Contraindications and precautions
Who should not do? (Contraindications and precautions for doing Eka Padasana)
Patients suffering from below mentioned conditions should avoid doing Eka Padasana –
- Blood pressure
- Heart problems
- Bank injuries
- Severe knee and ankle pain or arthritis
Effect on Doshas
Effect of Eka Padasana on Doshas and their subtypes
Balances and controls the activities of Prana Vayu – By controlling the activities of Prana Vayu, Eka Padasana enhances a sense of balance and inner stability, stabilizes neuromuscular coordination, improves memory and coordination in synchronization with Udana Vayu, rectifies mental instabilities and anxiety, calms mind, brings inner peace and joy. This also happens due to the activation of Sahasrara Chakra by regular practice of Eka Padasana.

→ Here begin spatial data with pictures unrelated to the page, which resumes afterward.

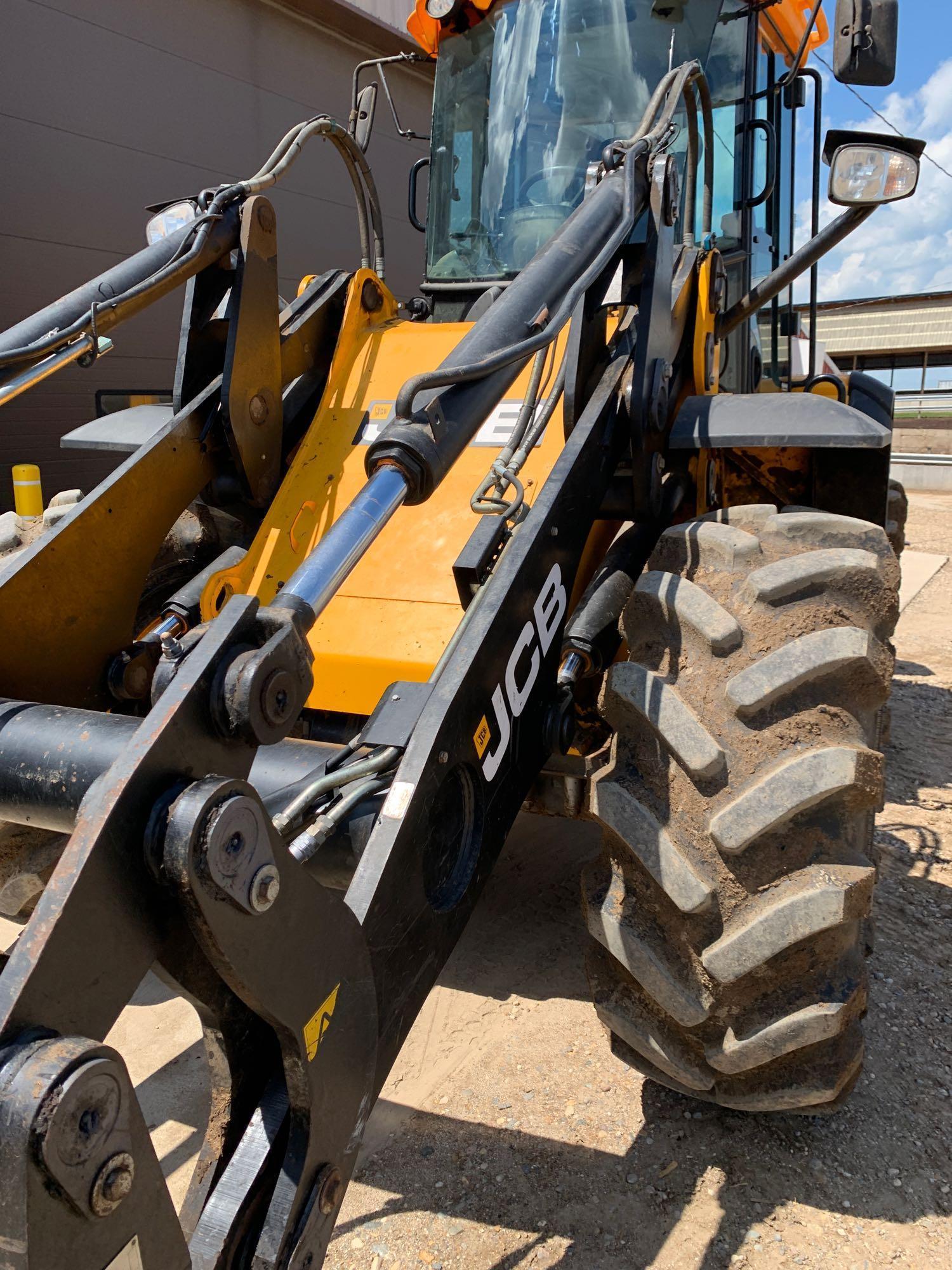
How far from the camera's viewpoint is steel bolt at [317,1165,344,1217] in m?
1.37

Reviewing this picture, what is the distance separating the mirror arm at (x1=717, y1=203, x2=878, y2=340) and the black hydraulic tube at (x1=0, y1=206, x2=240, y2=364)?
1.57 meters

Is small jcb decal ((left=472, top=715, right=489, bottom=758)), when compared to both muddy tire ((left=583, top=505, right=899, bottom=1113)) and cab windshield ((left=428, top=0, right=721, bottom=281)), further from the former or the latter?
cab windshield ((left=428, top=0, right=721, bottom=281))

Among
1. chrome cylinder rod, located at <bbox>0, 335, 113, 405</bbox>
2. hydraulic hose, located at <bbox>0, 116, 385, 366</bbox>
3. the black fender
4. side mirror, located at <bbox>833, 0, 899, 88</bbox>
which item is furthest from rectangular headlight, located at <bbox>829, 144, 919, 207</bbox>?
chrome cylinder rod, located at <bbox>0, 335, 113, 405</bbox>

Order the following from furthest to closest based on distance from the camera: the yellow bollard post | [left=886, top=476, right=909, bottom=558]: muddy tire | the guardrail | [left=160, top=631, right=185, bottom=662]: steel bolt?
the guardrail → the yellow bollard post → [left=886, top=476, right=909, bottom=558]: muddy tire → [left=160, top=631, right=185, bottom=662]: steel bolt

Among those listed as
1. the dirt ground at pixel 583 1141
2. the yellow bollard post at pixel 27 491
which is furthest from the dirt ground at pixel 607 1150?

Activates and stimulates Udana Vayu functions – By activating Udana Vayu, Eka Padasana opens up the chest and lungs, helps in proper circulation and oxygenation of tissues in synchronization with Vyana Vayu.
Effect on Dhatus
Effect of Eka Padasana on Dhatus
Strengthens Mamsa Dhatu – Eka Padasana strengthens and tones up the muscles, especially those of the leg, arms and low back, stretches the chest, and improves posture and coordination, increases the strength and stamina.
Just Before Finish
We are all looking for a good balance, immaterial of in what and where we are looking for it. In this article I have covered in detail the Eka Padasana which teaches you how to strike a balance in terms of your body balance. Apart from providing good balance, Eka Padasana provides neuromuscular balance and also good strength to your low back and legs.